It is never the right time to write about newly-dead friends, but it seems fitting that I should be writing my appreciation of Nigel Murray on a flight back from an eDiscovery conference in the US. Nigel was the first of us to find that US discovery audiences wanted to hear about UK and EU discovery from Brits, and preferably from one whose spoken English resembled the Queen’s, whose cuff-links and laced black shoes implied certain standards, and who was as charming to waiters as he was to potential clients.
Here’s a photograph of Nigel Murray at Legaltech in New York in February 2007:
It’s not great technically – I had bought my first “proper” camera earlier that day – but Nigel’s friends will recognise the pose and hear his voice. That was the first week I set foot in the US, and my first sight of US discovery in its native habitat. Nigel Murray (and Jonathan Maas) made sure I met people and was included in what was going on. Some of the messages I got yesterday focused on Nigel’s role in doing just that – making introductions and making people feel comfortable.
As I have recorded elsewhere, I met Nigel Murray in 1993. We made trips together to try and bring electronic disclosure to the north of England, staying in rural Yorkshire pubs en route to Leeds and Newcastle, where blank incomprehension greeted our efforts. We did a presentation together in Edinburgh, where we were assured that Scottish courts were content with manual discovery and, indeed, feared giving encouragement to lawyers who might be ambitious to change matters. Our joint marketing did not, let’s confess, give rise to much joint work, but we helped a regional firm run rings around a city giant who didn’t get this electronic idea at all, and we did one or two other modest joint ventures using his company’s people and processes and my software.
In his early days, scanning was done at his home, with efficient parties of local ladies disaggregating bundles and putting them back together at the kitchen. Meanwhile, I graduated from writing document listing software in dBase II for DOS and moved on to the new-fangled Windows. In time, Nigel moved to bigger ventures and I moved away from software and data and into commentary. What brought us together again was data protection, data privacy, and cross-border discovery, subjects which caused US audiences to gape in disbelief at the idea that a human right to personal privacy might trump an American litigant’s right to full discovery. Nigel Murray organised and moderated panels at many US events – at ILTA, at the Masters Conference and at Legaltech for example. He planned on a big scale – at one of them he had about ten of us lined up across the stage for a two-part discussion on the perennial subject of cross-border discovery. Many US people got their first understanding of the complexity of UK and EU discovery from Nigel.

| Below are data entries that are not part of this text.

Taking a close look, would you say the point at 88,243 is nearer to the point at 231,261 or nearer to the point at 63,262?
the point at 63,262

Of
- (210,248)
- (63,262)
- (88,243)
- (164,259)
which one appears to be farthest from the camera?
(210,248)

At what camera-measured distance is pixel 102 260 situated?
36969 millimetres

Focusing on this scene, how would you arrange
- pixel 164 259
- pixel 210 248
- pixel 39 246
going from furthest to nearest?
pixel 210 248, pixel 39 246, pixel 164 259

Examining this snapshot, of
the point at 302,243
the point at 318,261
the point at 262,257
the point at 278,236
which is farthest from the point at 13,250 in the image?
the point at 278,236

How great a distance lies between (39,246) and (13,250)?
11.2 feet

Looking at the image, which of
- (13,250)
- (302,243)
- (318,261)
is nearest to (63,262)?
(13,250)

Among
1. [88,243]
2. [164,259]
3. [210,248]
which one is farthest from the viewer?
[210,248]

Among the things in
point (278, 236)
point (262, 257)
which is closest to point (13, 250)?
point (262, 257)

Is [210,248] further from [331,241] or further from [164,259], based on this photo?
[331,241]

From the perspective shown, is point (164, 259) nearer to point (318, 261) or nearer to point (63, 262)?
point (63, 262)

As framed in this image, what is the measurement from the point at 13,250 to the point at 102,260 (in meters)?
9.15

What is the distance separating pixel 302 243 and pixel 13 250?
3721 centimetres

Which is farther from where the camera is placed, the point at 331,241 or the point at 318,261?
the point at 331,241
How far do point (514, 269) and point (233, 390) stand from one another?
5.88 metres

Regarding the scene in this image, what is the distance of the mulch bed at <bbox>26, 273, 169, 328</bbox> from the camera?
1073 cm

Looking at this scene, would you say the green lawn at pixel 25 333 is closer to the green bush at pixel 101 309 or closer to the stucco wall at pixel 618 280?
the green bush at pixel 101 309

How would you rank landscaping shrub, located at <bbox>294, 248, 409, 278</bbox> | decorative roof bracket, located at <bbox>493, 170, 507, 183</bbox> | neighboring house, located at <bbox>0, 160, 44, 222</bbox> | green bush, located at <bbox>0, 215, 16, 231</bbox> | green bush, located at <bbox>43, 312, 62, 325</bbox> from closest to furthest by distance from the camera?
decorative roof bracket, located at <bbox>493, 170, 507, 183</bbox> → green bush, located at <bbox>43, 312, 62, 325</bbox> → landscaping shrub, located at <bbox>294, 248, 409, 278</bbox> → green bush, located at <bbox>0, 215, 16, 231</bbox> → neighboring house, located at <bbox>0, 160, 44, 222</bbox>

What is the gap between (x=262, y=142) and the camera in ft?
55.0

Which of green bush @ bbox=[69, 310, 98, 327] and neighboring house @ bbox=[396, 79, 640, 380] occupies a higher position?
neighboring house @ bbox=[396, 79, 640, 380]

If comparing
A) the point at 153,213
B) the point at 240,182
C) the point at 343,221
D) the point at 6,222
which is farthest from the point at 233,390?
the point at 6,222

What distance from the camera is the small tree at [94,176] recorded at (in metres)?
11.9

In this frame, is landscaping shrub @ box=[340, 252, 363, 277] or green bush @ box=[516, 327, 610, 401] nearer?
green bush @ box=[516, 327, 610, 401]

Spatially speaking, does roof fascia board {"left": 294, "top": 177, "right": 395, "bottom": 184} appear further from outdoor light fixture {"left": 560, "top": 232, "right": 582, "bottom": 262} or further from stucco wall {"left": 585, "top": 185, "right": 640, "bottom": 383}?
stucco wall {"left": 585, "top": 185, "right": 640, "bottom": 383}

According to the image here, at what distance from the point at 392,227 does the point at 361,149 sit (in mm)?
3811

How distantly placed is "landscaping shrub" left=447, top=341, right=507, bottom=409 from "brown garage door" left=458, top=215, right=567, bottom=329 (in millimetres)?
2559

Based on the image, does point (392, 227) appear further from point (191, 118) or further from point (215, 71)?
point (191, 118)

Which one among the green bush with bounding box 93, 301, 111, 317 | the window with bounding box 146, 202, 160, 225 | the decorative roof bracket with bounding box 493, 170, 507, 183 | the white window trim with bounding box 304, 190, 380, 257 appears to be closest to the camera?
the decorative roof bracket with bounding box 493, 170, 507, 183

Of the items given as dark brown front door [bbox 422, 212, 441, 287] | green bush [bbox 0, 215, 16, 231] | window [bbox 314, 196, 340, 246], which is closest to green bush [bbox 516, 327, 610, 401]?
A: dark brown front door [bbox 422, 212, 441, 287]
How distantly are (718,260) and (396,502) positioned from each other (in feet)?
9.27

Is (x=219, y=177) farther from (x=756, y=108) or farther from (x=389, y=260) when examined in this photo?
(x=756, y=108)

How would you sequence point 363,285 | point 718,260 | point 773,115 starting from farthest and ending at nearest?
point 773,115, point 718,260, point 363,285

Most years I saw more of him in the US than in the UK, whether or not we were doing a panel together. Lots of memories: sitting with him in cold dawns on the bench which used to be outside the Hilton on 6th Avenue; joining him for meals in decent restaurants; waiting at airports together; expecting his question – he always asked one – whenever I was moderating a panel; the time we had to talk him out of taking to the Central Park ice rink; the annual Commonwealth Brunch on the Sunday before Legaltech. Then came his accident and the uncovering of the illness which caused it.
I last saw Nigel Murray by the Grace Gate at Lord’s last June after an eDisclosure event there. Although he looked well enough, all things considered, I think I knew that I would not see him again. There is no point in regretting the lost opportunity, as I now see it, to tell Nigel how much he was appreciated. I hope he can hear what everyone is saying about him today.
Here is Nigel at an event in Dublin in 2012. I will dig out some more photographs for a future article.
Others have written about Nigel Murray while I was on my way home, notably Craig Ball and Jonathan Maas. Both articles carry fine pictures; both show how much Nigel was appreciated by those who knew him.